▸ Passage
============

Husband & Wife Articles


Love One Another

In time of need, this widower learned to accept help

By Rich Vosler

When Joanne first got sick, people came out of the woodwork to help us. Her mother, first and foremost, started coming every morning to help and be with her. It was a great help for us. She took care of most of the meals and household chores. As Joanne’s illness progressed, she would stay over.


Shortly afterwards, a group of people from work collected some money and paid for a house cleaner for us every two weeks. Then the food started showing up. Joanne had been part of a Mom’s Group at our church in Marietta, Georgia, and they would bring food to people who were struggling. Joanne had made several meals for the group and delivered them to people’s homes. This same group was now delivering meals to us. We had meals delivered every day for seven months. It was unbelievable. I bought a larger freezer to store it all!
We had friends take the kids out for day trips to the mall and Chucky Cheese’s, buying them whatever they needed and not asking for anything in return. The Boy Scout group that my sons belonged to did a yard clean up at our home during the fall and swept up all the leaves and sticks and helped us fix some small things around the house that were in need of repair. Joanne’s two cousins from California spent a week with her and the kids doing crafts, scrapbooks and spending quality time with Joanne. Neighbors offered rides, invited us to holiday events, collected money from strangers and surrounded us with love. Three friends that I worked with brought us two Christmas trees in December complete with lights and decorations and stayed to help us decorate. A youth group from our church came to sing Christmas carols in our living room. There must have been over 50 kids! My bosses allowed me to work through my Blackberry and laptop. It was lifesaving. And our close friends Kihm and Matt were with us daily, taking the kids off our hands and just being with us to make sure we were ok.

============

▸ Data section

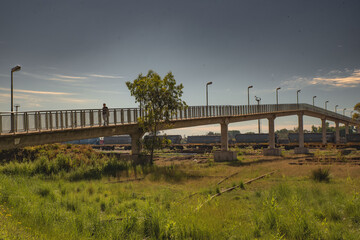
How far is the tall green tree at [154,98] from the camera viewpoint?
80.7ft

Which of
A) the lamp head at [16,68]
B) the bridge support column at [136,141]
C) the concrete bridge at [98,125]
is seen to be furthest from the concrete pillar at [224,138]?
the lamp head at [16,68]

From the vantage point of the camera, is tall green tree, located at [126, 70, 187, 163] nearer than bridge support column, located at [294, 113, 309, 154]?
Yes

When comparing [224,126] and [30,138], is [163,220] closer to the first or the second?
[30,138]

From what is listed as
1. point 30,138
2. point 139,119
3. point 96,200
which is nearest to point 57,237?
point 96,200

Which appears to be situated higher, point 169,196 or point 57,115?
point 57,115

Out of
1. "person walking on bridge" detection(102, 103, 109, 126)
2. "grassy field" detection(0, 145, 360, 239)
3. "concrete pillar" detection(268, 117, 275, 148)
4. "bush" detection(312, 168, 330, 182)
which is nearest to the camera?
"grassy field" detection(0, 145, 360, 239)

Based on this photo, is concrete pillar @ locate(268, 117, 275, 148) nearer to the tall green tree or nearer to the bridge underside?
the bridge underside

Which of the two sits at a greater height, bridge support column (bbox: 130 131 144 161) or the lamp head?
Result: the lamp head

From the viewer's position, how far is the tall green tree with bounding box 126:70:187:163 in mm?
24594

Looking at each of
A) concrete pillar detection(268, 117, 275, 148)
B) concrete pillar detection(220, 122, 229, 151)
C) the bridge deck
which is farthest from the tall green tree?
concrete pillar detection(268, 117, 275, 148)

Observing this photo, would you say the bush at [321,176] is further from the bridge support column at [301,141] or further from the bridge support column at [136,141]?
the bridge support column at [301,141]

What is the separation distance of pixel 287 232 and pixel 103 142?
86.6 m

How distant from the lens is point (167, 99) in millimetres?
25219

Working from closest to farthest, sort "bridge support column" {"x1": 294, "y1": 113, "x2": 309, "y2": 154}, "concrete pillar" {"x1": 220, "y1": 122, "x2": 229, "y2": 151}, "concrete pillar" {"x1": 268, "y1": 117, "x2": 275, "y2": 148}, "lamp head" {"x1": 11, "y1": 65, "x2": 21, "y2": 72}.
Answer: "lamp head" {"x1": 11, "y1": 65, "x2": 21, "y2": 72} → "concrete pillar" {"x1": 220, "y1": 122, "x2": 229, "y2": 151} → "bridge support column" {"x1": 294, "y1": 113, "x2": 309, "y2": 154} → "concrete pillar" {"x1": 268, "y1": 117, "x2": 275, "y2": 148}
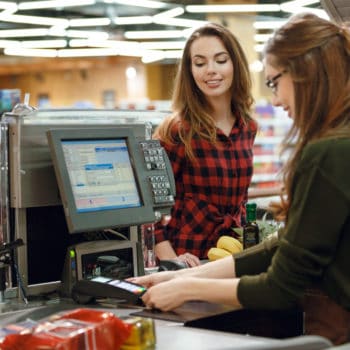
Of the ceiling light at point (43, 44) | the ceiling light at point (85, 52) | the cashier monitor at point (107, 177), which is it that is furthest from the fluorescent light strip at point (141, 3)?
the cashier monitor at point (107, 177)

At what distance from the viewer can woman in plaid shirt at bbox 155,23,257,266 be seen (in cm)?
306

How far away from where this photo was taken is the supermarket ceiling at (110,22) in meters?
9.90

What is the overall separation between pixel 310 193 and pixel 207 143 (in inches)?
56.7

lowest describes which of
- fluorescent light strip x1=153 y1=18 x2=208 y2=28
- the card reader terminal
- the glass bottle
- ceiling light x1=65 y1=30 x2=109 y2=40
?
the card reader terminal

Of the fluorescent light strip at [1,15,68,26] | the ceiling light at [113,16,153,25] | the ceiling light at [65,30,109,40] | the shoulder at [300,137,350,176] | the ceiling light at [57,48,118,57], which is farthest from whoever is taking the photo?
the ceiling light at [57,48,118,57]

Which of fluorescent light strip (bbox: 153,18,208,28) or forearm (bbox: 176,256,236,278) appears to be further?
fluorescent light strip (bbox: 153,18,208,28)

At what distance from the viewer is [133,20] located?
10.9m

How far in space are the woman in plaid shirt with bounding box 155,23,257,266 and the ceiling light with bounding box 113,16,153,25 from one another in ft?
25.6

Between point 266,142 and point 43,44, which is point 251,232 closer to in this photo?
point 266,142

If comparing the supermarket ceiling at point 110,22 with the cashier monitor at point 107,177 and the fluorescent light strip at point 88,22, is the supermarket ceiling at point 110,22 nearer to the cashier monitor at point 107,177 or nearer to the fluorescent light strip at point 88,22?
the fluorescent light strip at point 88,22

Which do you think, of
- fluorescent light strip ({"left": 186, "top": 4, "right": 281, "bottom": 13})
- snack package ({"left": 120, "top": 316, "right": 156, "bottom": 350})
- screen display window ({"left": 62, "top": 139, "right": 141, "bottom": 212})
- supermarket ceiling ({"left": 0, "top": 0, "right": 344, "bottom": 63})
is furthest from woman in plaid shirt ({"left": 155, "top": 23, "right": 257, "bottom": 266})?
fluorescent light strip ({"left": 186, "top": 4, "right": 281, "bottom": 13})

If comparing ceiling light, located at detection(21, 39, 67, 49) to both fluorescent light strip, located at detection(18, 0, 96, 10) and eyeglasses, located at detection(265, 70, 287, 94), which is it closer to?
fluorescent light strip, located at detection(18, 0, 96, 10)

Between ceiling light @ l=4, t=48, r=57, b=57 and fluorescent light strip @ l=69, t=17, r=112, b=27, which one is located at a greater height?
fluorescent light strip @ l=69, t=17, r=112, b=27

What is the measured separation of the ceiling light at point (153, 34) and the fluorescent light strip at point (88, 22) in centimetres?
55
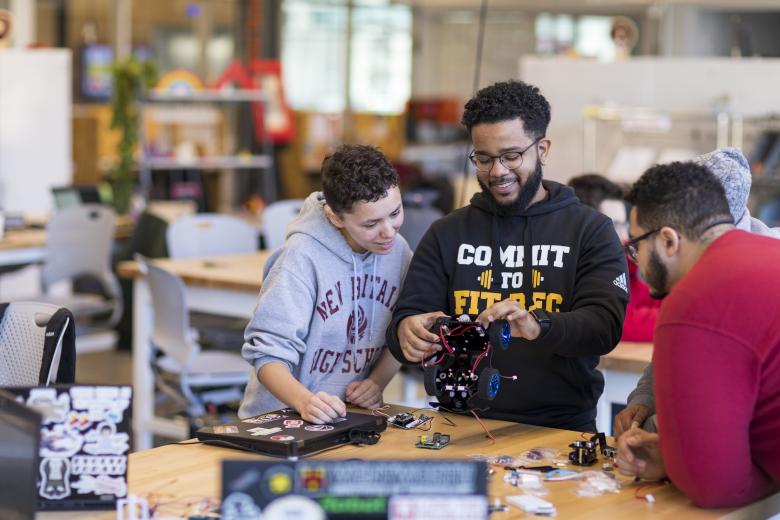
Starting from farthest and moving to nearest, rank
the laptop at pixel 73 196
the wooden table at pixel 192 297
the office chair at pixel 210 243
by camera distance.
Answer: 1. the laptop at pixel 73 196
2. the office chair at pixel 210 243
3. the wooden table at pixel 192 297

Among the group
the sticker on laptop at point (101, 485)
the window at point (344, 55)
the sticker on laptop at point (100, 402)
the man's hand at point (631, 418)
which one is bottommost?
the sticker on laptop at point (101, 485)

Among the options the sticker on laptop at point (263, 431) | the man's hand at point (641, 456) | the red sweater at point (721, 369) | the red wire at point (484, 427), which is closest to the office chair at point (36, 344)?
the sticker on laptop at point (263, 431)

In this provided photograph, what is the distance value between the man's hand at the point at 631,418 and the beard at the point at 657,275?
0.39 m

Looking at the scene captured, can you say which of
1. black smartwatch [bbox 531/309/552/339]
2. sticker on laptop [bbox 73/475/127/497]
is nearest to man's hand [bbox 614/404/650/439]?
black smartwatch [bbox 531/309/552/339]

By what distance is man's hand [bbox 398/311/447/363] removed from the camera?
2646 mm

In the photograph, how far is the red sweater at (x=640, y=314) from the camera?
11.9 feet

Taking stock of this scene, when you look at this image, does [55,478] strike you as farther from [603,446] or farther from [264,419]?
[603,446]

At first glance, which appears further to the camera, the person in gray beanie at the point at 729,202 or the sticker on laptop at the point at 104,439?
the person in gray beanie at the point at 729,202

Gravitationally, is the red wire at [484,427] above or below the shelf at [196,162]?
below

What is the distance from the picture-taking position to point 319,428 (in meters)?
2.51

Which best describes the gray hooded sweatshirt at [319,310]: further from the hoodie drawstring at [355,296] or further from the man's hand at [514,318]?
the man's hand at [514,318]

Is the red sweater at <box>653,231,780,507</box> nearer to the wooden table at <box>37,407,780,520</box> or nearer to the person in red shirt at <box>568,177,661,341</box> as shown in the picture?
the wooden table at <box>37,407,780,520</box>

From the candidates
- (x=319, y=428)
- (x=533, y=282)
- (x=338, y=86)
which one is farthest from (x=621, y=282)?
(x=338, y=86)

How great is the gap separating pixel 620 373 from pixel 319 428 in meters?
1.29
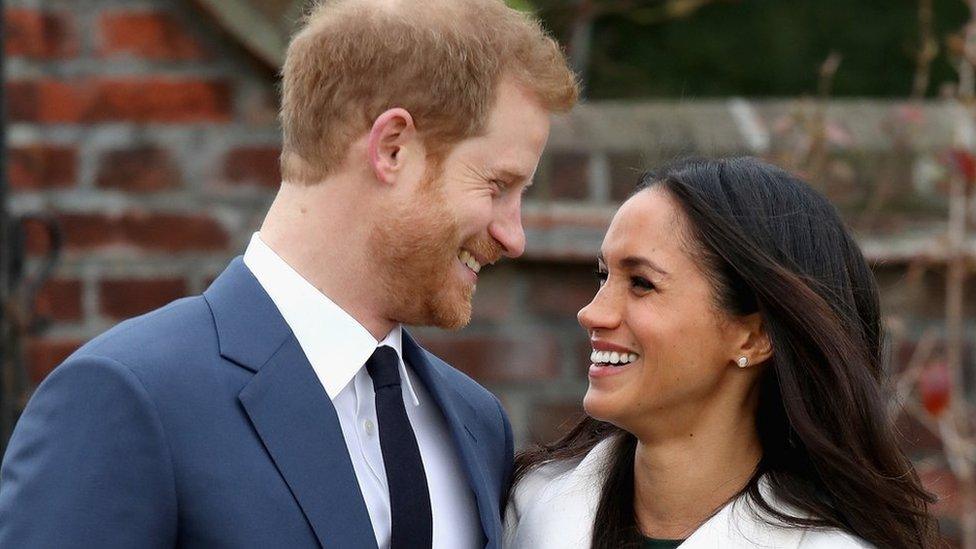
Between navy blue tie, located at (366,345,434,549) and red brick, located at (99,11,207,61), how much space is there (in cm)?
149

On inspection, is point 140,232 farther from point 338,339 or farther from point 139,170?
point 338,339

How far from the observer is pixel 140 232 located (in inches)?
160

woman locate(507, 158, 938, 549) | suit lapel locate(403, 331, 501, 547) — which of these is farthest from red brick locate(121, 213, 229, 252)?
woman locate(507, 158, 938, 549)

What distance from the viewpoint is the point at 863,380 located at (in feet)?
10.0

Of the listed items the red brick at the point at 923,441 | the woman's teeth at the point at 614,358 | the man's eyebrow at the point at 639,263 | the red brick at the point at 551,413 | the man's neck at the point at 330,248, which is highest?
the man's neck at the point at 330,248

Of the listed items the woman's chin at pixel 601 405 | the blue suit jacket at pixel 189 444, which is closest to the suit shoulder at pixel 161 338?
the blue suit jacket at pixel 189 444

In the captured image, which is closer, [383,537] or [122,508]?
[122,508]

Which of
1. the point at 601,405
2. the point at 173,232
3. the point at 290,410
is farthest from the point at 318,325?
the point at 173,232

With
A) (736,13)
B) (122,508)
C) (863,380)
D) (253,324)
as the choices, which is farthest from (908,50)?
(122,508)

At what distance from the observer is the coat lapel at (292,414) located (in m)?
2.61

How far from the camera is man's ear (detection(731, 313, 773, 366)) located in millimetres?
3049

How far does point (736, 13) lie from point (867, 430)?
6.76ft

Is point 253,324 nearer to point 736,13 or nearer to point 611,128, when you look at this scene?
point 611,128

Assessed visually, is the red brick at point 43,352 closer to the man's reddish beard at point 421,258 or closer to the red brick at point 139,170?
the red brick at point 139,170
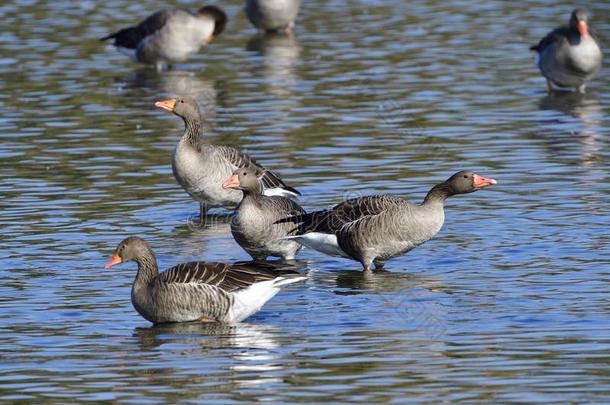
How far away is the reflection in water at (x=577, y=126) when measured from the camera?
23586 millimetres

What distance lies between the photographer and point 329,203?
66.8ft

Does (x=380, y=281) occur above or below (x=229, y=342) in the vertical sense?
below

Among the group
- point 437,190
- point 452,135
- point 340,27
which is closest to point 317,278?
point 437,190

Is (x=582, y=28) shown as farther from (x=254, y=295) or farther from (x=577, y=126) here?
(x=254, y=295)

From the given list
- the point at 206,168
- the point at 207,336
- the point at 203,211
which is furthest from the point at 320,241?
the point at 203,211

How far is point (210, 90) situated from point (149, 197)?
9859 millimetres

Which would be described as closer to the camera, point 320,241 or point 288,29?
point 320,241

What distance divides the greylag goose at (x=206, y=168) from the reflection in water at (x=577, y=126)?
19.1 feet

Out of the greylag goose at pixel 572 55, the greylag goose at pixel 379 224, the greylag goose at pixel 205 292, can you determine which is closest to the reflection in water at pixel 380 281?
the greylag goose at pixel 379 224

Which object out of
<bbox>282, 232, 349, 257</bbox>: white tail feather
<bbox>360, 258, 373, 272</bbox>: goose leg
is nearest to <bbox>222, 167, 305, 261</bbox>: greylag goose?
<bbox>282, 232, 349, 257</bbox>: white tail feather

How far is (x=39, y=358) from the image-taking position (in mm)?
13109

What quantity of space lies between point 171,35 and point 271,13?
5.70 meters

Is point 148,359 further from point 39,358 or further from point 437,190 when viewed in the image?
point 437,190

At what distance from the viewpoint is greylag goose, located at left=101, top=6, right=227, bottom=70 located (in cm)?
3366
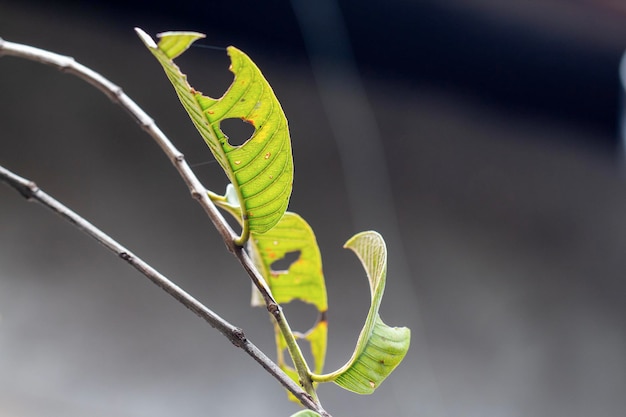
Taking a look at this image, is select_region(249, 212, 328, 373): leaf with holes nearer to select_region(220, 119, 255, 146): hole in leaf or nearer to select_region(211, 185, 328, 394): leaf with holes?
select_region(211, 185, 328, 394): leaf with holes

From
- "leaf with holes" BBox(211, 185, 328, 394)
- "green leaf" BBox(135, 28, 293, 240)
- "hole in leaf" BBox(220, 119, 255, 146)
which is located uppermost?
"green leaf" BBox(135, 28, 293, 240)

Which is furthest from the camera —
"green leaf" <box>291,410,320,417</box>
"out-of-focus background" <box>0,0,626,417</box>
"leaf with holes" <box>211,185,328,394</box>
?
"out-of-focus background" <box>0,0,626,417</box>

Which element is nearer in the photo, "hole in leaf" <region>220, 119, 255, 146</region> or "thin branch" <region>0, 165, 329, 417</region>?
"thin branch" <region>0, 165, 329, 417</region>

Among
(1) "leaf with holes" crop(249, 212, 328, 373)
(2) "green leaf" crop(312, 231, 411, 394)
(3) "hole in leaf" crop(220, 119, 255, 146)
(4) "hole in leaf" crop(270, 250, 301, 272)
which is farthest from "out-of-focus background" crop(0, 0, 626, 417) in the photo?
(2) "green leaf" crop(312, 231, 411, 394)

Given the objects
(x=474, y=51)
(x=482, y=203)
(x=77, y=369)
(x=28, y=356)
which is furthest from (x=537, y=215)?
Result: (x=28, y=356)

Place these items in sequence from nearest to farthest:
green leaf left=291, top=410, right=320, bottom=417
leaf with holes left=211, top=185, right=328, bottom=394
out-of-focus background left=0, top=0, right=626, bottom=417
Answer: green leaf left=291, top=410, right=320, bottom=417, leaf with holes left=211, top=185, right=328, bottom=394, out-of-focus background left=0, top=0, right=626, bottom=417

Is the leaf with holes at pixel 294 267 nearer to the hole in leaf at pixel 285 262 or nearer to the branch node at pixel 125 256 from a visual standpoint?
the branch node at pixel 125 256

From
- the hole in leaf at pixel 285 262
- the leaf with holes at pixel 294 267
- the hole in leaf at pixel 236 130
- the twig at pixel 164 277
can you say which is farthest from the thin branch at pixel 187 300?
the hole in leaf at pixel 236 130

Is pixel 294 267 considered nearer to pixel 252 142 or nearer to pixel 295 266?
pixel 295 266
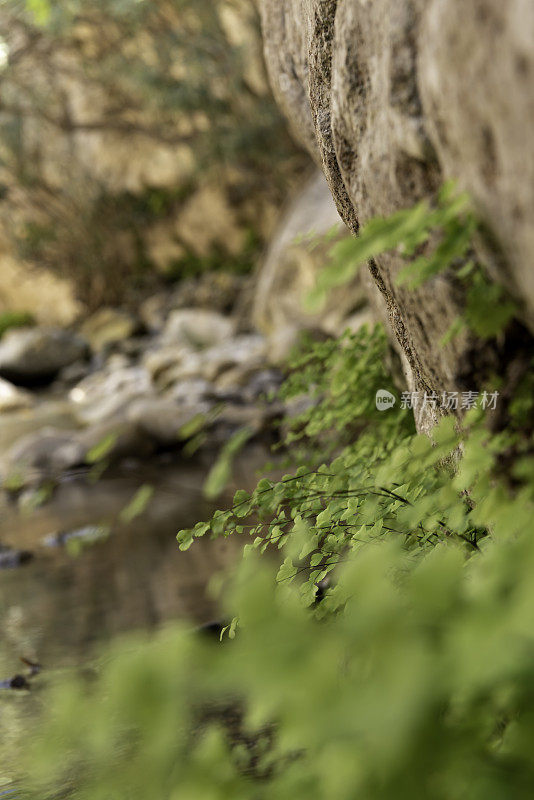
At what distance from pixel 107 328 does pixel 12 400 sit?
3.92 metres

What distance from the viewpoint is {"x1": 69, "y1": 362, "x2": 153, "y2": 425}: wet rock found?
9680 mm

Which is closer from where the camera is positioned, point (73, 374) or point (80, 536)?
point (80, 536)

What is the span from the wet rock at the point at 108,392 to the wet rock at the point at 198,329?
3.57 feet

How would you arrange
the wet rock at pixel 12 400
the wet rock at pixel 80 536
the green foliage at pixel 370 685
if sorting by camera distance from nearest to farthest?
the green foliage at pixel 370 685 → the wet rock at pixel 80 536 → the wet rock at pixel 12 400

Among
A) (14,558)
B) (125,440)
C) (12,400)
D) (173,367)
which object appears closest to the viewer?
(14,558)

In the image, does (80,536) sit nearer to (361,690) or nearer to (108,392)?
(361,690)

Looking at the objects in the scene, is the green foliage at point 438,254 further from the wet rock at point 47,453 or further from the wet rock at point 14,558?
the wet rock at point 47,453

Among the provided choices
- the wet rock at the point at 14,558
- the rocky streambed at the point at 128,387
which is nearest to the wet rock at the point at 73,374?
the rocky streambed at the point at 128,387

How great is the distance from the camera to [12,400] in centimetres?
1238

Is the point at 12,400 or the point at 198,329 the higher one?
the point at 12,400

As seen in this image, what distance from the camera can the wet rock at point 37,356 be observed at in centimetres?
1425

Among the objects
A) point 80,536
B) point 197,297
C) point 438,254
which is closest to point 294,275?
point 197,297

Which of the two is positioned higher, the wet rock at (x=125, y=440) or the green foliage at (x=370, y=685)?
the green foliage at (x=370, y=685)

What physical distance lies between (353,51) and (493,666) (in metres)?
1.08
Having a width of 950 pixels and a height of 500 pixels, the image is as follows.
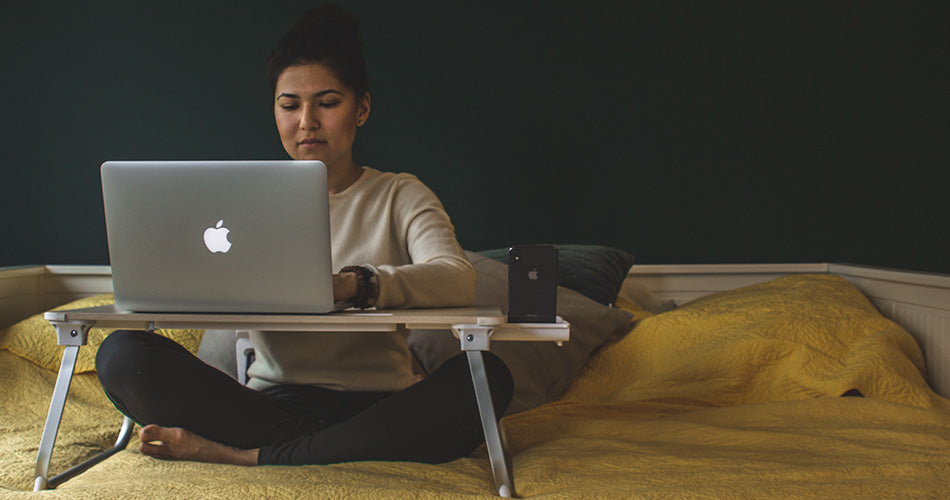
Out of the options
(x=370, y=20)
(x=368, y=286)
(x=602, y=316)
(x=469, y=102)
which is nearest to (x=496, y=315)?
(x=368, y=286)

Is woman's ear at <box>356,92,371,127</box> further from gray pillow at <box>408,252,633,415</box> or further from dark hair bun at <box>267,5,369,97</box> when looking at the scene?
gray pillow at <box>408,252,633,415</box>

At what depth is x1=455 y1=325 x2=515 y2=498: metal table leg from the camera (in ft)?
3.51

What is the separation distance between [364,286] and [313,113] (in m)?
0.48

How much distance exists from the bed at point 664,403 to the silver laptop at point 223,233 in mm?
271

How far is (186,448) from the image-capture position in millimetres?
1210

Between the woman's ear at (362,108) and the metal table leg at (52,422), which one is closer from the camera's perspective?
the metal table leg at (52,422)

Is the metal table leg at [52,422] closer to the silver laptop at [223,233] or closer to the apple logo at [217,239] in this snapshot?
the silver laptop at [223,233]

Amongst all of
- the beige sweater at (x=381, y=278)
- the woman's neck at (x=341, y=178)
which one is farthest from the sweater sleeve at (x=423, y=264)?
the woman's neck at (x=341, y=178)

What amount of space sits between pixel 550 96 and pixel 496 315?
68.2 inches

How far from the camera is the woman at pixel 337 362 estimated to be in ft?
3.96

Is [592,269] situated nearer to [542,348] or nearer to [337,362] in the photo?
[542,348]

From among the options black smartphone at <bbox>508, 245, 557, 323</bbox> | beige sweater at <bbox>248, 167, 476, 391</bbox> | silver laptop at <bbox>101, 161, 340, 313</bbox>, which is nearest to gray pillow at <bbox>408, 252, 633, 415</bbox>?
beige sweater at <bbox>248, 167, 476, 391</bbox>

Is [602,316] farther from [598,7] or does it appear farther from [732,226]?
[598,7]

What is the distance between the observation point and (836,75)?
2682mm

============

▸ Exercise A
According to the article on accepting help, for how long were meals delivered every day?
▸ Exercise B
Carry on the article on accepting help from the point where it stops.
The records are not used for anything here.

▸ Exercise output A
For seven months.

▸ Exercise output B
Three months before Joanne died, we moved back to New Jersey, to be closer to family and get some additional medical opinions. All these same people volunteered to fix up our home in Georgia and get it ready to be sold. They painted, laid new floors in the kitchen and foyer, cleaned up, did repairs, and packed up all our belongings we left behind.
What I learned from all this is that there are still great people in the world. We tend to focus on the people who don’t seem to care, the lack of good people in the world and just how bad everything is. These friends opened my eyes to see things differently. They totally changed my perspective on how good people can be. There really are great people in the world today.
You might be surprised when I tell you that, at first, I wanted everyone just to leave us alone. This was something that was private and we were going to get through it alone. I was going to be responsible for curing Joanne’s cancer. My ego was going to make sure of it. I didn’t like answering the door everyday with a fake smile and I didn’t want to share my problems either. But God would have it a different way. He let these people persist and they changed my life. I learned to accept their help, and I learned to love their help and them.

Today, over six years later, we still have people in our lives helping us. I have to believe it’s because I’ve learned to accept their help for what it really is: Genuine love for others, the way Jesus loves us. And that’s one of the biggest things we’re called to as Christians, Catholics and Knights of Columbus – To love one another as Christ has loved us and to love our neighbor as ourselves. I am now able to give back to others through my own acts of service. But it took the love of many people to show me that. And I am truly, truly thankful to them all for not giving up.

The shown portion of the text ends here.